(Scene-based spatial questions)
★ ★ ★ ★

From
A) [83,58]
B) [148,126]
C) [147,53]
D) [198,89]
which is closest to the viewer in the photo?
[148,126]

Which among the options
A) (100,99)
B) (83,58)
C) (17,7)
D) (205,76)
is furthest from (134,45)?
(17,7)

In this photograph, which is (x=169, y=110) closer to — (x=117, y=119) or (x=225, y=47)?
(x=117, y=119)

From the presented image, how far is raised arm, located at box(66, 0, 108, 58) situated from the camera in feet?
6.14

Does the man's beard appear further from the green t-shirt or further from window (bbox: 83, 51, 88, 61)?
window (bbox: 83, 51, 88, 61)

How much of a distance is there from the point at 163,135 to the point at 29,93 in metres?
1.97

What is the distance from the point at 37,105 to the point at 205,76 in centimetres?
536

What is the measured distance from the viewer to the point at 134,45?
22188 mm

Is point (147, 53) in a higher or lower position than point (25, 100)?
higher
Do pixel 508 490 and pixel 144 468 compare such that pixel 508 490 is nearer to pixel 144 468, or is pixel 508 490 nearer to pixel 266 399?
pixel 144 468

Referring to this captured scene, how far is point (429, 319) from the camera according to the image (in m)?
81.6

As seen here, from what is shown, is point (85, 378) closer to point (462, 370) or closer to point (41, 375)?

★ ★ ★ ★

**SET TASK**:
Please rewrite every line of the listing above and add 114 to each number in the answers, whether it is a coordinate, a bounding-box value or a distance. Keep all other numbers as they are.

**WORKED ANSWER**:
From
A) [83,58]
B) [148,126]
C) [147,53]
D) [198,89]
which is closest to the viewer in the photo?
[262,240]

Which among the options
A) (100,99)
B) (83,58)
C) (17,7)
D) (205,76)
is furthest from (134,45)?
(131,121)

In this photograph, which is (x=169, y=110) closer to — (x=117, y=119) or (x=225, y=47)?
(x=231, y=233)

From the presented image, how far is raised arm, located at box(66, 0, 108, 58) situated from the camera in feet?
120.14

Does the man's beard appear further from the green t-shirt or further from window (bbox: 83, 51, 88, 61)?
window (bbox: 197, 165, 202, 175)

How much of a distance is there from the point at 163,135 to the point at 29,93 in metres?
115.97

What is the distance from the point at 37,105 to the point at 205,76 in centimetres?
650

What is the measured distance from the viewer to the point at 134,45?
22302 mm

Is point (147, 53) in a higher or lower position than point (25, 100)?
higher
Do pixel 508 490 and pixel 144 468 compare such that pixel 508 490 is nearer to pixel 144 468, or is pixel 508 490 nearer to pixel 266 399?
pixel 258 582

Referring to this captured scene, how far is point (429, 319) from the camera according to the image (in m)?
195.6

As seen here, from what is shown, is point (85, 378) closer to point (462, 370) or closer to point (41, 375)?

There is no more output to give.